ENDGAME: East Jerusalem as Palestinian capital made physically impossible by settlements. Continually aggrieved Arab residents likely to grow increasingly radical as non-violent means of organization and activism are proscribed. Continual violence at points of settlement. The Second Intifada began here; the Third is oft-predicted but seemingly inevitable, and Jerusalem will be a theatre.


TINDERBOX 7: "This. And This. And This." — SOCIETAL DIVISIONS AND RACISM
The legitimization of a really horrendous racist fringe has been long time coming. From Kahanist nightclub bouncer to Foreign Minister, Avigdor Lieberman: you've come a long way, baby! Anytime you hear a real pro-Israel advocate employ the liberal-squelching argument that Israel is the only country in the Middle East that nurtures gay rights (which is true — to a degree), look to Interior Minister Eli Yishai, who's capable of hanging with even the most bellicose mullahs. In a country where citizenship is increasingly defined not by liberal values, but by ethnic exclusivity, it doesn't take an Iranian nuclear physicist to realize that blaming the minority is a dangerous wedge to force. Israeli youth show increasing signs of intolerance towards Arab Israeli citizens, as do prominent right-wing pols. In addition, the ultraorthodox community in Israel remains impoverished and ill-educated, ensconced in government-funded religious schools that do not even teach the basics of liberal arts and science. Shas, the main religious party, expends all of its energy leveraging financial concessions from the government for the religious community. Knesset Member Chaim Amsellem, who had the temerity to suggest the ultraorthodox should be better educated and integrated, is in the process of being expelled from Shas for his revolutionary zeal.

ENDGAME: If Gaza and the West Bank are included, there are now more Arabs between the Jordan and the sea. The continued disenfranchisment of Arab Israelis can only cause more radicalization; the population boom of ultraorthodox Jews likewise threatens Israel's economic reputation as a start-up power full of tech-savvy citizens.
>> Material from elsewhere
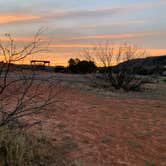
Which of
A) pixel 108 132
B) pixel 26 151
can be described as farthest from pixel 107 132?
pixel 26 151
TINDERBOX 8: OBAMA THE BLUE DOG
I really thought he might be different. And apparently Netanyahu did too; he was genuinely spooked at the beginning. And then Obama reliably began to lose his nerve. He blew the two years he'd be most powerful, with the most leverage over Netanyahu. Obama's focus on the settlement freeze was the right one; his mistake was in not staying resolute and threatening Israel's military aid package. Obama didn't want to pick a fight with the lobby, which means he never will.

ENDGAME: Obama blew the biggest chance to restart the process since Camp David.